La ligne est droite, verticale, et c'est précisément sa ressource : elle offre une surface continue sur laquelle composer, là où d'autres silhouettes imposent leurs points de passage. Le guide pour composer avec ses proportions traite cette continuité comme un atout de construction, pas comme un manque à combler.
Reconnaître la ligne
Le repère se prend de face, debout : si l'écart entre la largeur d'épaules, celle de la taille et celle des hanches reste faible, la silhouette est en H. Le corps peut être fin ou plus large, cela ne change rien à la lecture — c'est la constance des trois largeurs qui compte, pas leur valeur.
La distinction avec la morphologie en X se joue uniquement sur ce point : mêmes épaules et mêmes hanches, mais avec un creux de taille dans un cas, sans dans l'autre. La morphologie en V et la morphologie en O s'en écartent franchement, l'une par le haut, l'autre par le centre.
L'erreur : forcer la taille à la ceinture
L'erreur la plus répandue consiste à serrer une ceinture fine pour fabriquer une taille marquée qui n'existe pas. Le tissu se fronce en petits plis à l'endroit du serrage, la ligne se creuse artificiellement puis reprend aussitôt sa largeur au-dessus et en dessous : la ceinture signale l'écart au lieu de le combler. Elle produit en outre une coupure horizontale qui casse la seule chose que la silhouette avait de continu.

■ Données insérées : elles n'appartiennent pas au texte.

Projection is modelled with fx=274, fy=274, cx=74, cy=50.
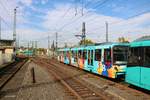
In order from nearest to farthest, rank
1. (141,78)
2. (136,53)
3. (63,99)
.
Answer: (63,99)
(141,78)
(136,53)

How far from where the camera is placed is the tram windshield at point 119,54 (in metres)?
18.7

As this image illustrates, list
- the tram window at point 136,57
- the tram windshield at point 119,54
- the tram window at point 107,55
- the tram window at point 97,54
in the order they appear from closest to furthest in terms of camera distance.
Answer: the tram window at point 136,57 → the tram windshield at point 119,54 → the tram window at point 107,55 → the tram window at point 97,54

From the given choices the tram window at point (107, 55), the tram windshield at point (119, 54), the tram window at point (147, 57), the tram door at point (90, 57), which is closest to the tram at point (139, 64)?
the tram window at point (147, 57)

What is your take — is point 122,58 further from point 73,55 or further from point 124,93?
point 73,55

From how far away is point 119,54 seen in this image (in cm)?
1892

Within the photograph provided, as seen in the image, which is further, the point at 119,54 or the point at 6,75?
the point at 6,75

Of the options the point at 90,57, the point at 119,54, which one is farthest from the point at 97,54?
the point at 119,54

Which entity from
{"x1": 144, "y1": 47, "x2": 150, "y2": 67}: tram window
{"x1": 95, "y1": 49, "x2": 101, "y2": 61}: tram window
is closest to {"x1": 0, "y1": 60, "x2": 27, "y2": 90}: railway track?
{"x1": 95, "y1": 49, "x2": 101, "y2": 61}: tram window

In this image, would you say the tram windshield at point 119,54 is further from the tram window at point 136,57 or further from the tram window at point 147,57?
the tram window at point 147,57

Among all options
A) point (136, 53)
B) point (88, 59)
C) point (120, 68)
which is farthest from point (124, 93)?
point (88, 59)

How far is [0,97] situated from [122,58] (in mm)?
9307

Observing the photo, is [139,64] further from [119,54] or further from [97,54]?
[97,54]

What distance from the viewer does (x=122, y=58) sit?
61.9 feet

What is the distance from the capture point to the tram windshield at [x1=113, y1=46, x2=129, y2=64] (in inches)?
737
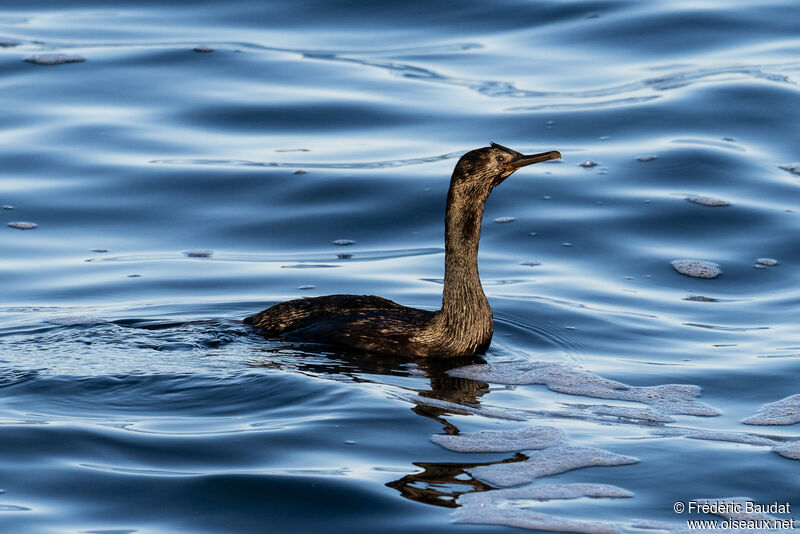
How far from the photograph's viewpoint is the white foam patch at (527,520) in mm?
5598

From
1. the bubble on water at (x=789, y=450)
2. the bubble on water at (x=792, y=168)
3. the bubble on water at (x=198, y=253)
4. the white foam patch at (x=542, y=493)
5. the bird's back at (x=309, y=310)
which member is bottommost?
the white foam patch at (x=542, y=493)

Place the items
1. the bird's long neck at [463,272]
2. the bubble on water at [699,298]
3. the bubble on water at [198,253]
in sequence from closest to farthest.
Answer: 1. the bird's long neck at [463,272]
2. the bubble on water at [699,298]
3. the bubble on water at [198,253]

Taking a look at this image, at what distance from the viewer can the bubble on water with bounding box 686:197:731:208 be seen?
12.3 m

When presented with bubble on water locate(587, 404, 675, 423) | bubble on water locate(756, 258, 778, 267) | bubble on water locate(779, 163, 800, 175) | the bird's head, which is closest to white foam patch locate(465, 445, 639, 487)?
bubble on water locate(587, 404, 675, 423)

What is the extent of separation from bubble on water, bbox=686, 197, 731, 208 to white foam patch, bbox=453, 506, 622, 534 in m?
7.16

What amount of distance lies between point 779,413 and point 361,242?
17.1 ft

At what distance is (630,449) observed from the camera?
259 inches

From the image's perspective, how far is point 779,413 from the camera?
7.34 meters

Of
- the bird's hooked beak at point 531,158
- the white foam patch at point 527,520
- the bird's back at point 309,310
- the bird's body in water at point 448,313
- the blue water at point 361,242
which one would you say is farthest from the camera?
the bird's back at point 309,310

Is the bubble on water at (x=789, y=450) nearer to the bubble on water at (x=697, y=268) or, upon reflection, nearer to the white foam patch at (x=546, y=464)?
the white foam patch at (x=546, y=464)

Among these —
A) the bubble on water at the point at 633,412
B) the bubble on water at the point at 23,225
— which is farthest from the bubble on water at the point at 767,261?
the bubble on water at the point at 23,225

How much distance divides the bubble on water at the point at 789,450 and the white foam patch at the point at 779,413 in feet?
1.44

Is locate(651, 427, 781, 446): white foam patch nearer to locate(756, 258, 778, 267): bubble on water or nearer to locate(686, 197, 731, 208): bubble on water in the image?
locate(756, 258, 778, 267): bubble on water

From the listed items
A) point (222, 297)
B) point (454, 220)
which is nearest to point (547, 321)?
point (454, 220)
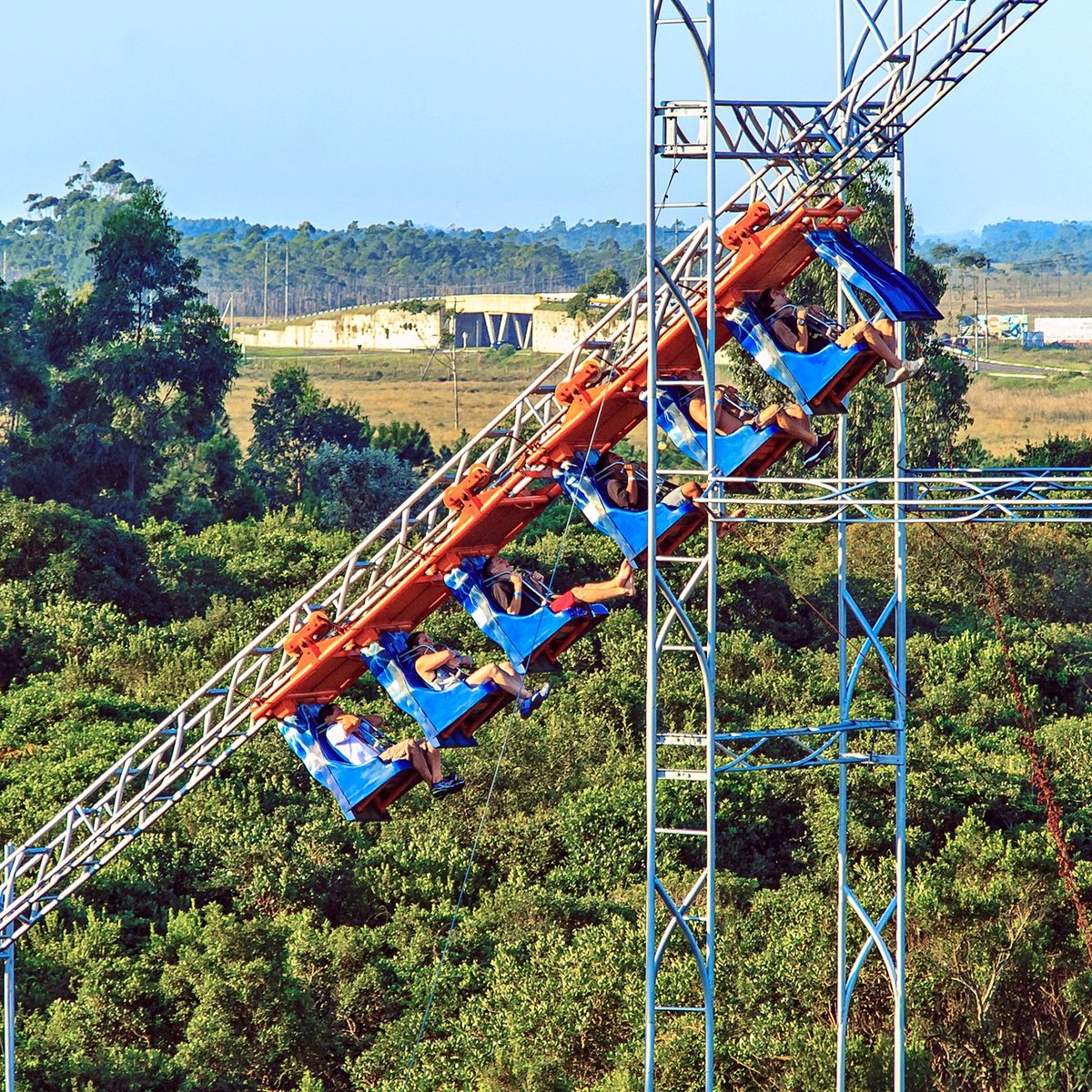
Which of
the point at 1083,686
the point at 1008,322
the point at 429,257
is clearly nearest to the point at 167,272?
the point at 1083,686

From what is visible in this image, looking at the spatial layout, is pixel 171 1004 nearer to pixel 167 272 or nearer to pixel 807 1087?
pixel 807 1087

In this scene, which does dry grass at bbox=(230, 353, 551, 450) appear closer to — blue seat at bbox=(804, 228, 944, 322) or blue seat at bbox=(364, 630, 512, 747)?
blue seat at bbox=(364, 630, 512, 747)

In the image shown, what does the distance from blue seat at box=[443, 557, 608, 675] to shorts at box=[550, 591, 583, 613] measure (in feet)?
0.06

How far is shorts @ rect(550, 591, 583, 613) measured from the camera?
13.6 m

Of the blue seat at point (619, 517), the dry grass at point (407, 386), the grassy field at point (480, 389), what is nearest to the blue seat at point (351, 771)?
the blue seat at point (619, 517)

La ceinture n'est pas interdite pour autant : posée lâche, large, sur une matière qui se drape, elle marque un niveau sans étrangler. C'est le serrage qui pose problème, pas l'accessoire.
Ce que ça change à l'usage
Le levier principal est la verticalité : veste ouverte, colonne de couleur, revers longs, pantalon droit. La ligne se lit d'un seul tenant, ce qui allonge sans rien resserrer. Le second levier est le jeu de longueurs : superposer des pièces d'ourlets nettement décalés crée du rythme là où le corps n'en fournit pas, et une jupe de longueur midi sous une veste plus courte suffit souvent à installer ce rythme.
Reste à surveiller l'équilibre des volumes : deux pièces amples superposées effacent la ligne. Une palette resserrée aide, et les tons de neutre chaud se prêtent bien à ces colonnes de couleur, où deux pièces proches se lisent comme une seule. Un sac allongé, porté long, prolonge la verticale ; les formats hauts des sacs de mode travaillent dans ce sens.